ON THE SLIPPERY SLOPE
America was fortunate that this party system worked as it did because congressional members on both sides worked together for the most part under the Constitution for the benefit of the country with public support . This was a period of a more than less functional national government. But now, especially since the GOP majority took over the Senate with McConnell as its leader and with the election of Trump, America seems to be realizing the fears of the Founders about a slippery political slope by two major political parties to destroy or radically change our government. McConnell, for example, proudly talks about how he stood eyeball to eyeball with former President Obama and the Democrats to deny that president his constitutional right to appoint a Supreme Court Justice and to allow Trump to appoint one. Trump shows his disdain for congressional Democrats by utterly refusing to cooperate with them in the impeachment and most of everything else relating to this nation's governance.

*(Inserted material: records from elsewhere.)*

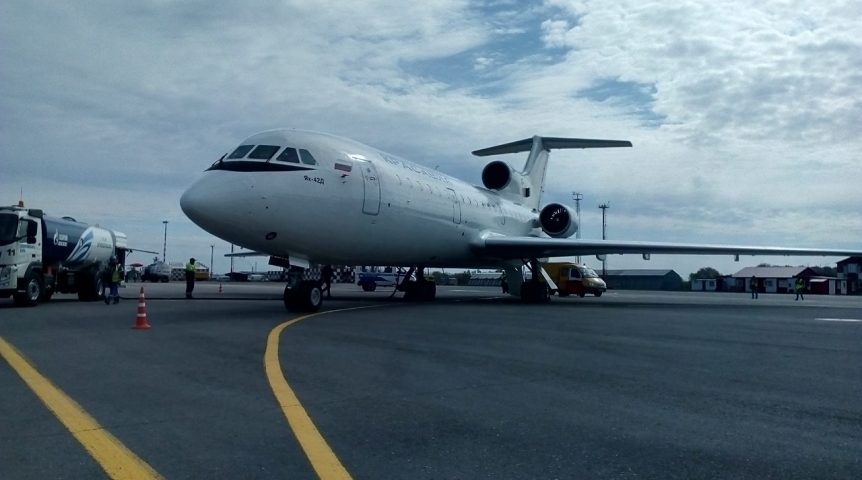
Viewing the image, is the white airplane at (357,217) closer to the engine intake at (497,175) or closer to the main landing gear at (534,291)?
the main landing gear at (534,291)

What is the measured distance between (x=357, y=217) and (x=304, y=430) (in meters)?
11.6

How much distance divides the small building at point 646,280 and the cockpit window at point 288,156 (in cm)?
6332

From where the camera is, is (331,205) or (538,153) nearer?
(331,205)

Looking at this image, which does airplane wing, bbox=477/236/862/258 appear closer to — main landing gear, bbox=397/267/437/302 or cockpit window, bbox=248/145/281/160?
main landing gear, bbox=397/267/437/302

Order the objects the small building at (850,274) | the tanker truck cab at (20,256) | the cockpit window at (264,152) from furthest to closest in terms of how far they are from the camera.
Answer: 1. the small building at (850,274)
2. the tanker truck cab at (20,256)
3. the cockpit window at (264,152)

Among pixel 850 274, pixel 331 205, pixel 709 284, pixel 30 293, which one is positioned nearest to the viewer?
pixel 331 205

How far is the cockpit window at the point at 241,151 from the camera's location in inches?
581

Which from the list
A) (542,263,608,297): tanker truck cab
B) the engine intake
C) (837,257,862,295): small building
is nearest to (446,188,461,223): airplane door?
the engine intake

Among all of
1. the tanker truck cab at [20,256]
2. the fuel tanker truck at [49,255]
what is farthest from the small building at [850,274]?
the tanker truck cab at [20,256]

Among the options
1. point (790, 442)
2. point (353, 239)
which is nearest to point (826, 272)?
point (353, 239)

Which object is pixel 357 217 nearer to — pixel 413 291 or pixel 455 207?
pixel 455 207

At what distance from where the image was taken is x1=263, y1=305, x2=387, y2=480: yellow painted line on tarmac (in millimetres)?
4133

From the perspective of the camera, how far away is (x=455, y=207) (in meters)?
21.9

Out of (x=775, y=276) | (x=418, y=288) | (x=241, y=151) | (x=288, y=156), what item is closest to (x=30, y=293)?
(x=241, y=151)
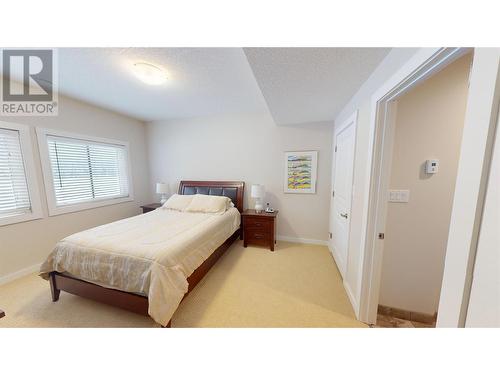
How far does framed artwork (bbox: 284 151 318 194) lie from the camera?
2836mm

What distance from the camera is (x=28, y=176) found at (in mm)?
2092

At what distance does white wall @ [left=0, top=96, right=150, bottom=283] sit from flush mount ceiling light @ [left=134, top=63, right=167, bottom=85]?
1.51 m

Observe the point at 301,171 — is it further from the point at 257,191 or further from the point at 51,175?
the point at 51,175

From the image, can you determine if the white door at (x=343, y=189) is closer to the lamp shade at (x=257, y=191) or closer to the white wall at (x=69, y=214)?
the lamp shade at (x=257, y=191)

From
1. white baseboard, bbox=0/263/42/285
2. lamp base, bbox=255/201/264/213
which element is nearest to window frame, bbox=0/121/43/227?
white baseboard, bbox=0/263/42/285

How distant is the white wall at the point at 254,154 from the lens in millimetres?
2855

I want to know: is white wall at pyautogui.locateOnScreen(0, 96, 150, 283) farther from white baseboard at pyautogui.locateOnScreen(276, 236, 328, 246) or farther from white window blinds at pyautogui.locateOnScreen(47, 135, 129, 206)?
white baseboard at pyautogui.locateOnScreen(276, 236, 328, 246)

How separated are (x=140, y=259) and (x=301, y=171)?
8.21 ft

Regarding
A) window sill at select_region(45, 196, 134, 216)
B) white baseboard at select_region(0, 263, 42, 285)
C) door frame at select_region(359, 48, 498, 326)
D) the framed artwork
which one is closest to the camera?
door frame at select_region(359, 48, 498, 326)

The Senate impeachment trial is an indicator of how far America has slipped down the slippery slope mentioned above. The president by his withholding of evidence, ignored the House of Representatives' constitutional power of impeachment. His defenders at the trial argued about the unfairness of the process rather than rebutting the evidence against the president. And this was all capped by Alan Dershowitz's bizarre reasoning to propel this nation down the slope toward dictatorial rule with his statement that if a president believes that his reelection is in the best interest of the country then any act he does to win "cannot be the kind of quid pro quo that results in impeachment." The view by constitutional experts is that serious, non-criminal, political offenses such as abuse of power, unethical conduct, violation of the public trust and the like by a president are grounds for impeachment. And that should have been the issue seriously debated at the Senate trial and not the fairness of the process or the unlimited power of a president to do what he wants for election or reelection.
It will now be up to the public to have this national debate and to decide as voters in November whether Trump's conduct merited his being found guilty of impeachable acts and removed from office. In my opinion, this should have been the outcome of the Senate trial, but the same result can still be accomplished by the voters voting not to reelect him.
Robert "Frank" Jakubowicz is a regular contributor to The Eagle.